Azeri kökenli kalp cerrahı Mesut Pezeşkiyan ise tek reformist aday konumunda. Pezeşkiyan, Hatemi döneminde sağlık bakanı olarak görev yapmış, sonrasında dört dönem milletvekili olarak seçilmişti. Pezekşiyan, İran’daki ekonomik istikrarsızlığın ülkeyi dış yatırımlara kapattığını iddia ediyor ve bunun yanında medya özgürlüğüne ve şeffaflığına inandığını belirtiyor. Pezekşiyan’ın adaylığının konsey tarafından onaylanmasının sebebi reformist kanattan bir adaya yer vererek seçime katılımı artırmak, böylece seçimin meşruiyetini kuvvetlendirmek olabilir. Zira Ayetullah Ali Hamaney, seçimlerde düşük katılım olduğunda İslam Cumhuriyetinin düşmanlarının İran’ı kınadığını söyleyerek seçimlere katılımın kritik olduğunun altını çiziyor. Bunun yanında her ne kadar isim vermese de “bazı politikacıların tüm ilerlemenin ABD’den geçtiğini” düşündüğünü söyleyerek üstü kapalı bir biçimde Pezeşkiyan’ı eleştiriyor.
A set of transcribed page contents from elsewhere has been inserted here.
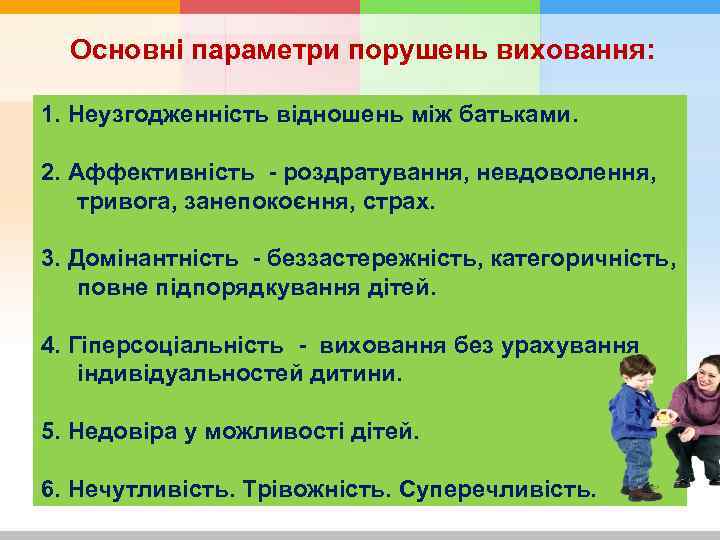 Основні параметри порушень виховання:

1. Неузгодженність відношень між батьками.

2. Аффективність - роздратування, невдоволення, тривога, занепокоєння, страх.

3. Домінантність - беззастережність, категоричність, повне підпорядкування дітей.

4. Гіперсоціальність - виховання без урахування індивідуальностей дитини.

5. Недовіра у можливості дітей.

6. Нечутливість. Трівожність. Суперечливість.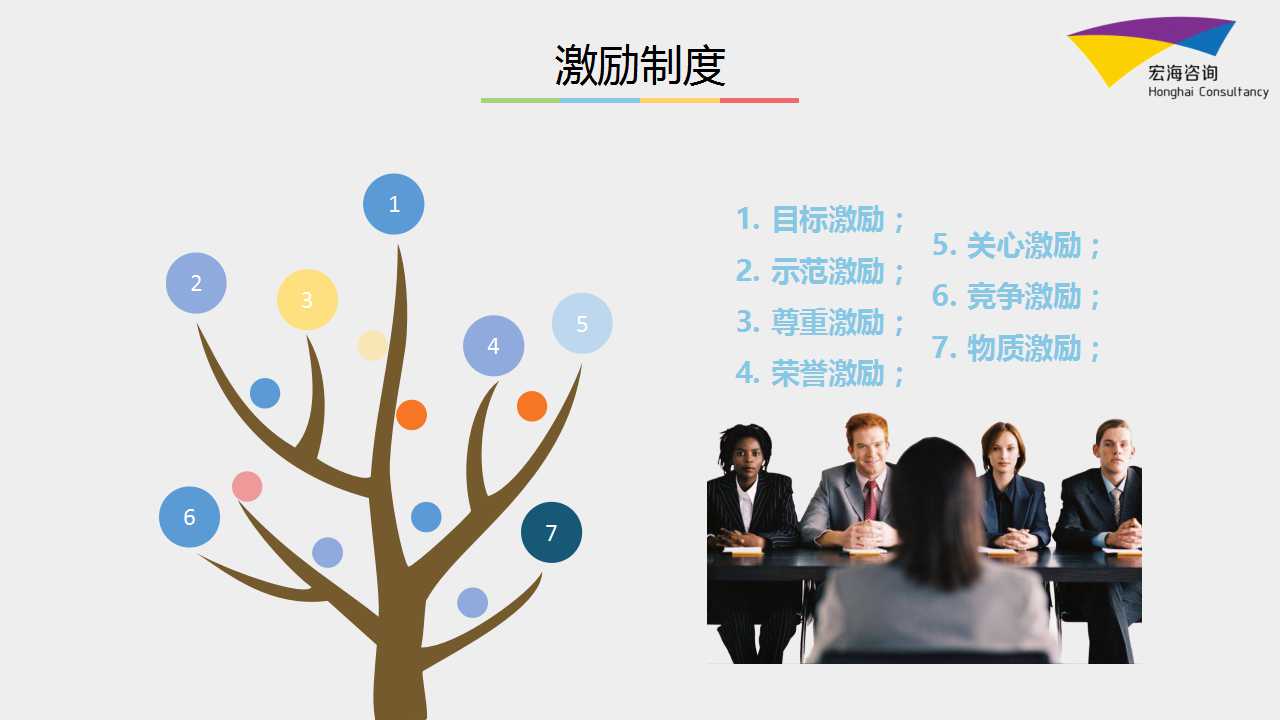 激励制度

宏海咨询
Honghai Consultancy

1
2
3
4
5
6
7

1. 目标激励；
2. 示范激励；
3. 尊重激励；
4. 荣誉激励；

5. 关心激励；
6. 竞争激励；
7. 物质激励；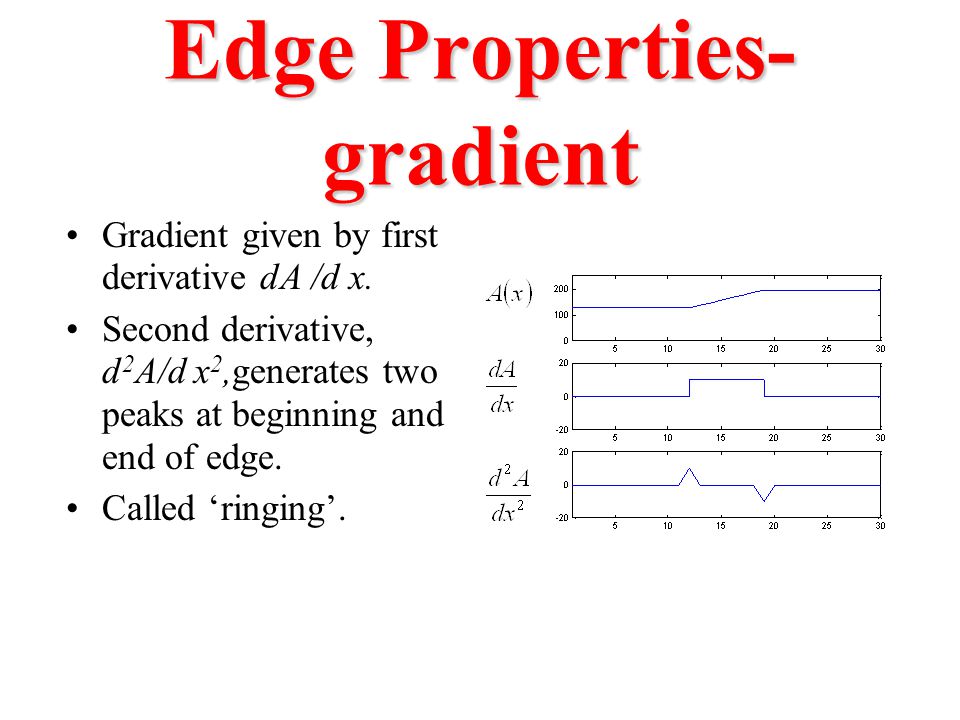 Edge Properties-gradient

• Gradient given by first derivative $dA/dx$.

• Second derivative, $d^2A/dx^2$, generates two peaks at beginning and end of edge.

• Called ‘ringing’.

$A(x)$
200
100
0
5 10 15 20 25 30

$\frac{dA}{dx}$
20
0
-20
5 10 15 20 25 30

$\frac{d^2A}{dx^2}$
20
0
-20
5 10 15 20 25 30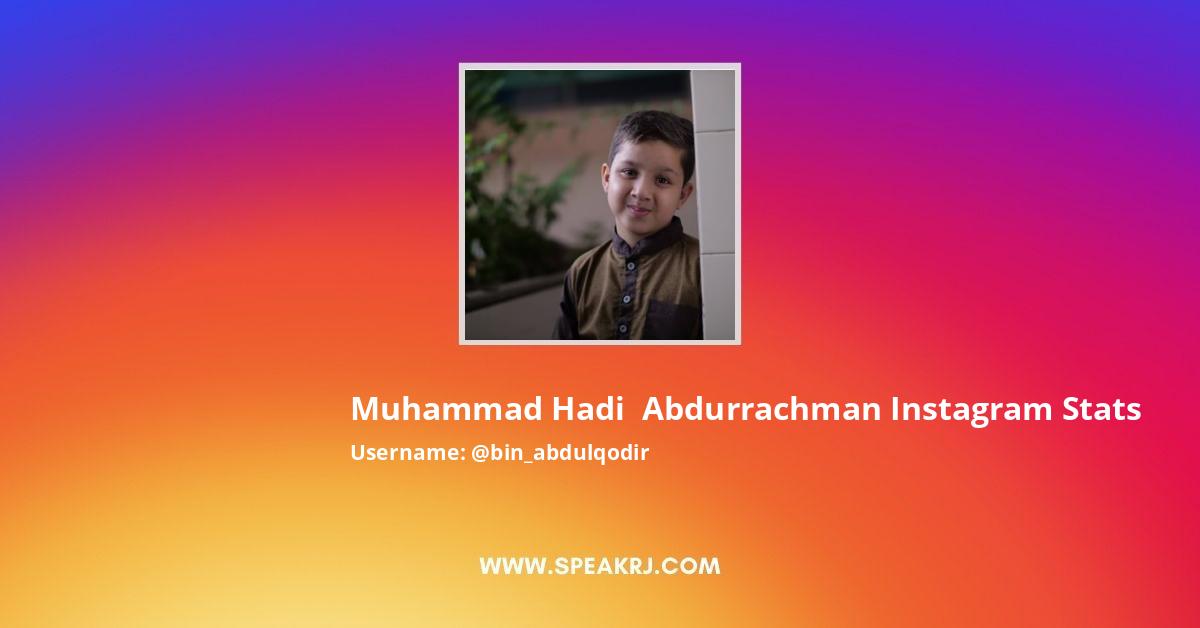 Muhammad Hadi Abdurrachman Instagram Stats

Username: @bin_abdulqodir

WWW.SPEAKRJ.COM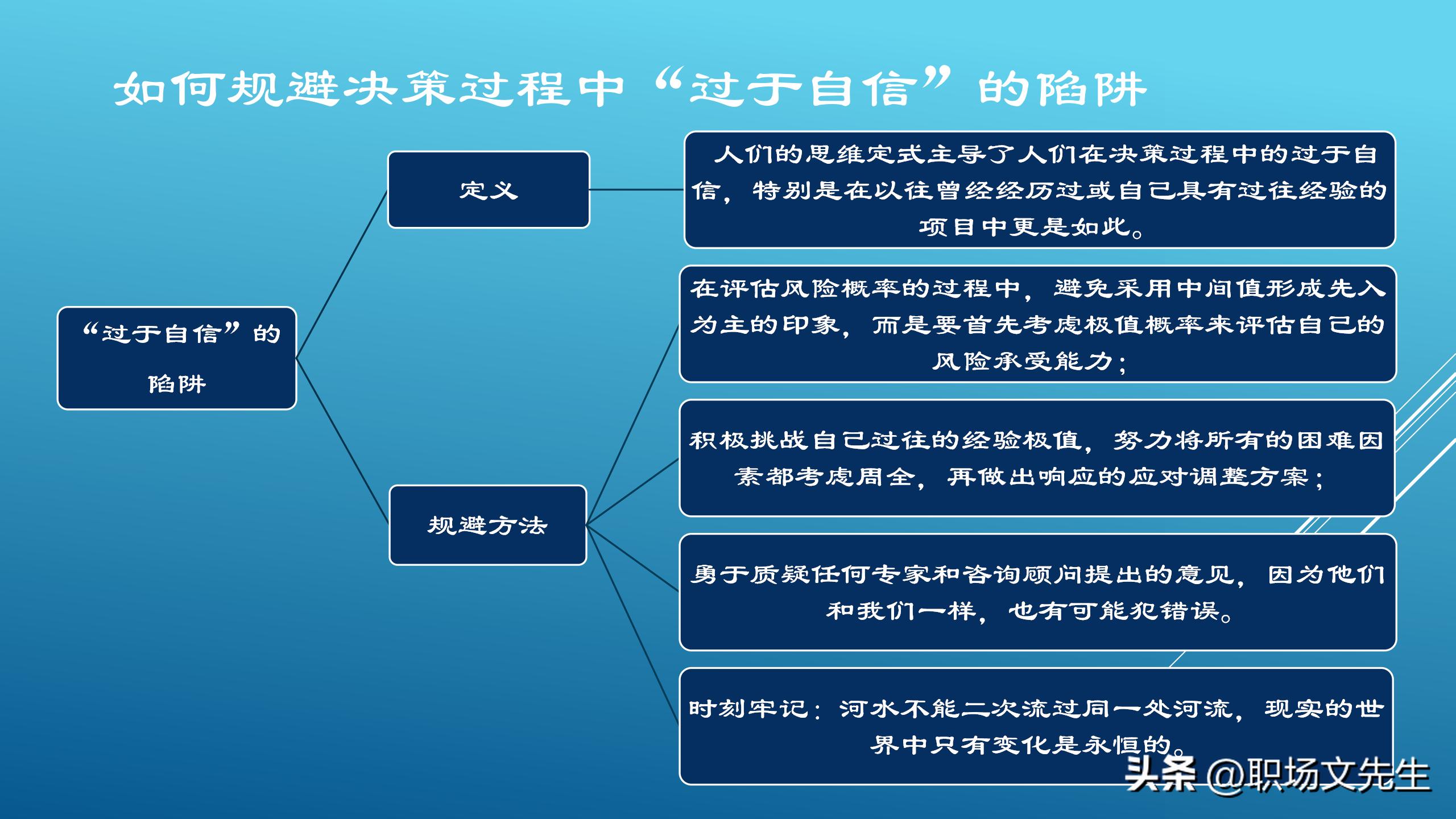 如何规避决策过程中“过于自信”的陷阱

“过于自信”的陷阱

定义

人们的思维定式主导了人们在决策过程中的过于自信，特别是在以往曾经经历过或自己具有过往经验的项目中更是如此。

规避方法

在评估风险概率的过程中，避免采用中间值形成先入为主的印象，而是要首先考虑极值概率来评估自己的风险承受能力；

积极挑战自己过往的经验极值，努力将所有的困难因素都考虑周全，再做出响应的应对调整方案；

勇于质疑任何专家和咨询顾问提出的意见，因为他们和我们一样，也有可能犯错误。

时刻牢记：河水不能二次流过同一处河流，现实的世界中只有变化是永恒的。

头条 @职场文先生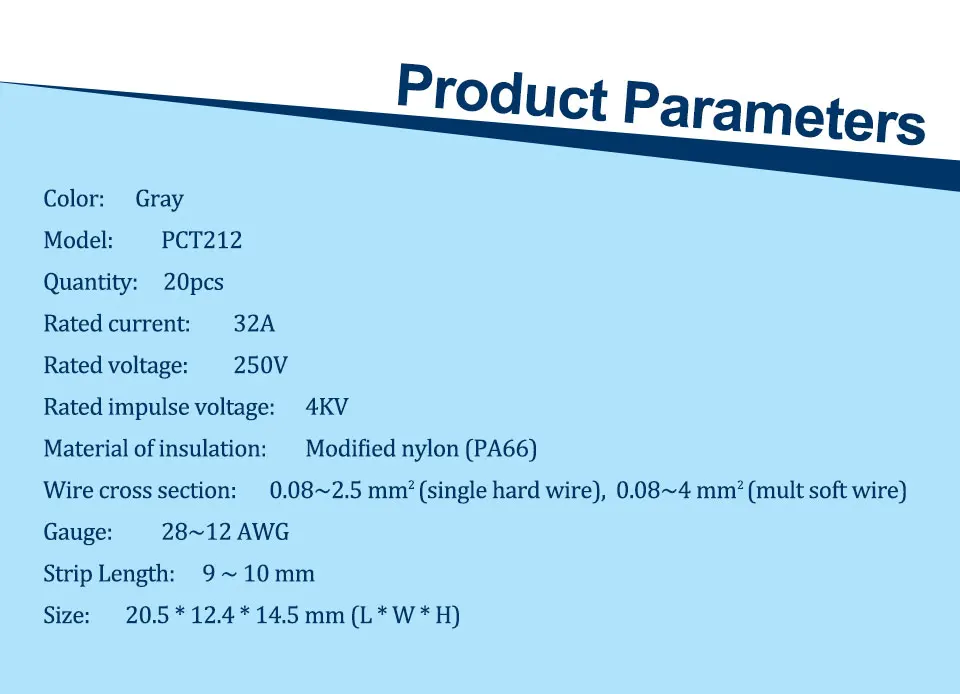 Product Parameters

Color: Gray

Model: PCT212

Quantity: 20pcs

Rated current: 32A

Rated voltage: 250V

Rated impulse voltage: 4KV

Material of insulation: Modified nylon (PA66)

Wire cross section: 0.08~2.5 $mm^2$ (single hard wire), 0.08~4 $mm^2$ (mult soft wire)

Gauge: 28~12 AWG

Strip Length: 9 ~ 10 mm

Size: 20.5 * 12.4 * 14.5 mm (L * W * H)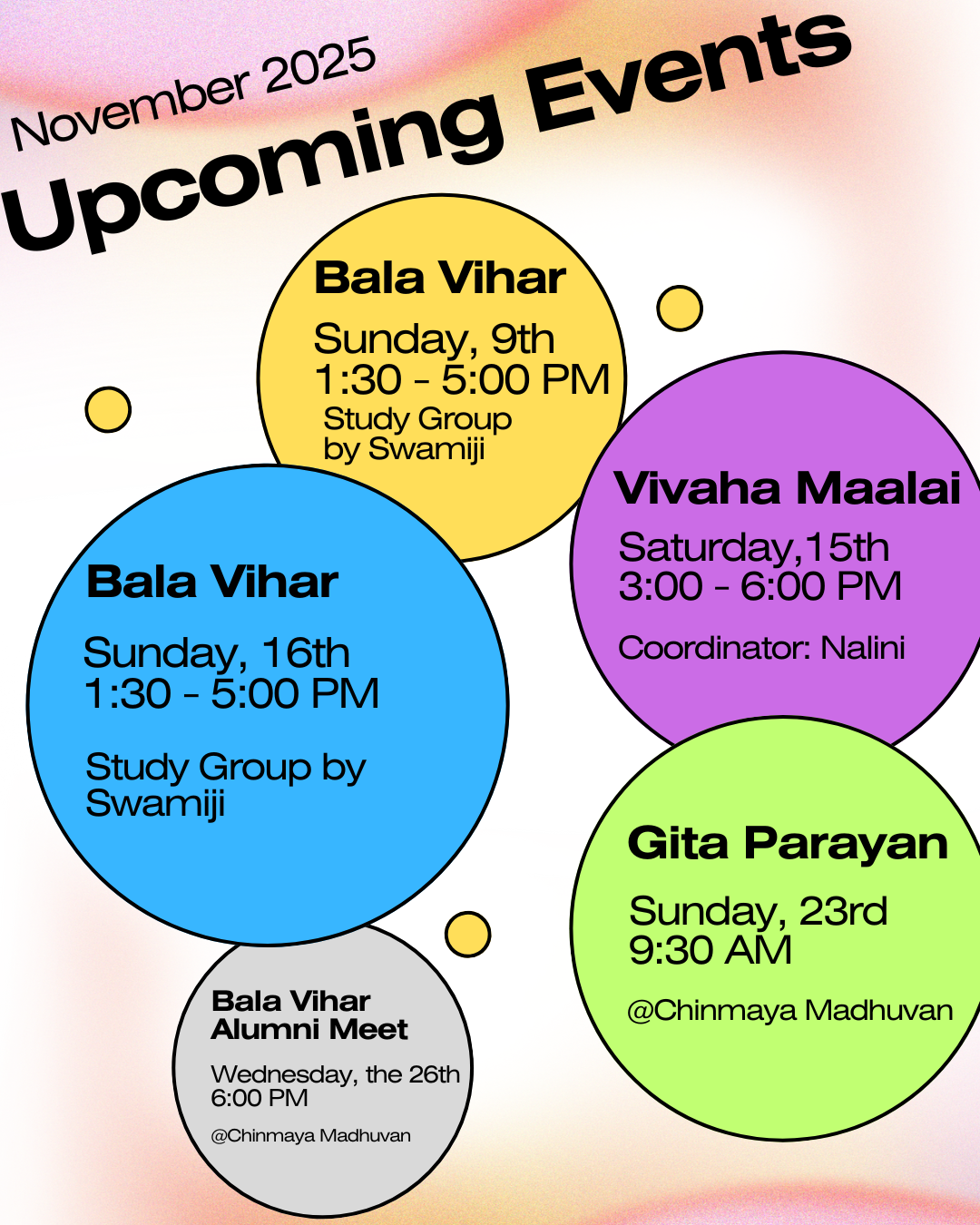 November 2025

Upcoming Events

Bala Vihar

Sunday, 9th
1:30 - 5:00 PM

Study Group by Swamiji

Vivaha Maalai

Saturday,15th
3:00 - 6:00 PM

Coordinator: Nalini

Bala Vihar

Sunday, 16th
1:30 - 5:00 PM

Study Group by Swamiji

Gita Parayan

Sunday, 23rd
9:30 AM

@Chinmaya Madhuvan

Bala Vihar Alumni Meet

Wednesday, the 26th
6:00 PM

@Chinmaya Madhuvan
Seçimden sonra İran’da bir değişim beklenebilir mi?
İran’da din adamları, adayların belirlenmesinden kampanya sürecine kadar seçimlerin hemen hemen her alanında ciddi oranda söz sahibiler. Seçimin potansiyel etkilerini incelerken Ayetullah Ali Hamaney’in birinci, Cumhurbaşkanının ise ona bağlı ikinci otorite olduğunu unutmamak gerekiyor. Bu bakımdan İran’ın iç veya dış politikasının temel hatlarını Ayetullah çiziyor ve Cumhurbaşkanı bu belirlenen politikaları uygulamakla yükümlü kılınıyor. Eğer Cumhurbaşkanı bu politikalarla ters düşerse yüce lider, Cumhurbaşkanını görevden alabiliyor.
28 Haziran seçimlerinde bir sürpriz yaşanmadığı takdirde onaylanan altı adayın beşinin muhafazakâr kanattan olmasının yanı sıra ölümünden önce Reisi’nin Hamaney’in veliahtı olarak görüldüğünü de hesaba katarsak, İran politikasının uzun bir süre daha muhafazakâr çizgide kalacağını ve güncel siyaset çizgisinin devam ettirilmek istendiğini söyleyebiliriz. Yani İran siyasetinin devrimden beri gösterdiği sarkaç hareketinin sıradaki tekrarı için bir süre daha beklememiz gerekebilir. Diğer bir deyişle, Christiane Amanpour seçilecek yeni İran Cumhurbaşkanıyla bir röportaj gerçekleştirmek isterse, yeniden başörtüsü takmak durumunda kalacak gibi gözüküyor.